H.C. Wainwright upgraded Syros Pharmaceuticals (NASDAQ:SYRS) to “buy” from “neutral” and upped its price target to $15 from $11, saying the company “has turned a corner, in our opinion.” The stock closed at $6.67 on Nov. 3.
“With SY-1365 discontinuation behind us, it is clear that Syros has been able to learn from what that asset provided and make a strong decision to pursue the better of the two CDK7 inhibitors with SY-5609,” writes analyst Andrew Fein.
Mr. Fein said this was evident in the recent EORTC-NCI-AACR 2020 virtual conference where initial Phase 1 dose escalation data demonstrated proof-of-mechanism at tolerable doses as monotherapy and in combination with fulvestrant, a medication used to treat hormone receptor-positive metastatic breast cancer in postmenopausal women.
“This positive outcome should stoke investor confidence as Syros now [has] validated in the preclinical and clinical setting the feasibility of SY-5609 as an oral CDK7 inhibitor to potentially progress into further clinical development for solid tumor indications, such as highly unmet need malignancies of breast cancer, lung cancer or pancreatic cancer,” he added.
Mr.
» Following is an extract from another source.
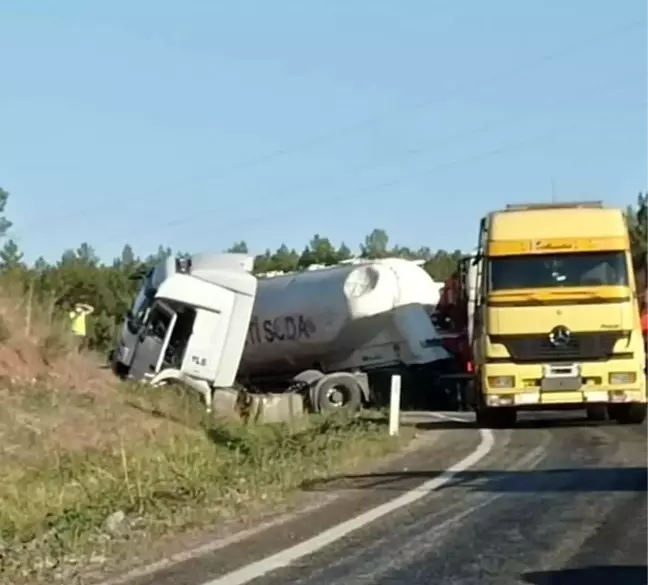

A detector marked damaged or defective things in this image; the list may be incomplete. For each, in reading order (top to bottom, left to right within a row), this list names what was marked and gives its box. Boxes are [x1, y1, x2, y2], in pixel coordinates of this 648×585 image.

overturned white tanker truck [112, 253, 456, 412]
Fein also cited Syros’ lead asset in mid-stage development, SY-1425, for the treatment of relapsed refractory acute myeloid leukemia (AML) that are retinoic acid receptor alpha positive.
At the upcoming ASH conference, Mr. Fein expects Syros to present mature data from the ongoing, fully-enrolled Phase 2 trial cohort evaluating SY-1425 in combination with azacitidine, a hypomethylating agent, in relapsed refractory AML patients.
“Altogether, with Syros maturing into a leading player in the targeted therapy space, we cannot sit on the sidelines any longer as they have proven to execute on meaningful targets with novel agents for highly unmet need indications,” he added.